**Text excerpt:**

## start

Last updated: Fri 3 Apr 2015, 5:51 PM

The EC has now asked Roshan Shah (38) who had thrown his hat into the ring in the poll arena from not one but two constituencies to submit his passport, return ticket and other documents.

Shah, while presenting his passport, said that he only wanted to prove any foreigner could fight Indian polls as no proper scrutiny was done by poll officials.

Indeed, Shah, who stood from Ahmedabad East and Kheda as an independent, did not keep poll authorities in the dark about his citizenship and was himself stunned on realising that there was nothing in the nomination form that wants candidates to disclose citizenship.

Shah, a businessman, filled the forms at two places and, much to his astonishment, his candidature was scrutinised and cleared without any hassle. He was also given a ballot number and symbol — a calculator — but nowhere was he asked to state on oath that he was an Indian citizen.

## end

**Data provided:**
## start

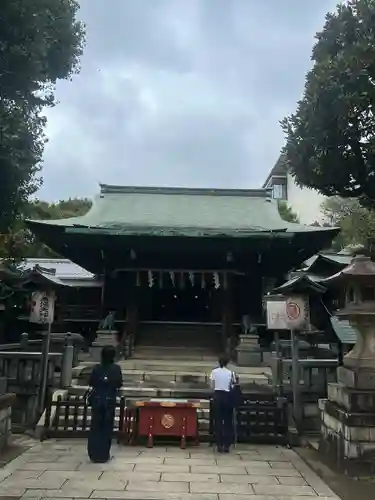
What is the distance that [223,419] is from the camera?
8.02 metres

## end

**Tasks to carry out:**
1 > In the news excerpt about Roshan Shah above, which two constituencies did he stand from?
2 > Please reproduce the stretch of the news excerpt about Roshan Shah from "The EC has now" through "and other documents.".

**Task solutions:**
1 > Ahmedabad East and Kheda.

2 >
The EC has now asked Roshan Shah (38) who had thrown his hat into the ring in the poll arena from not one but two constituencies to submit his passport, return ticket and other documents.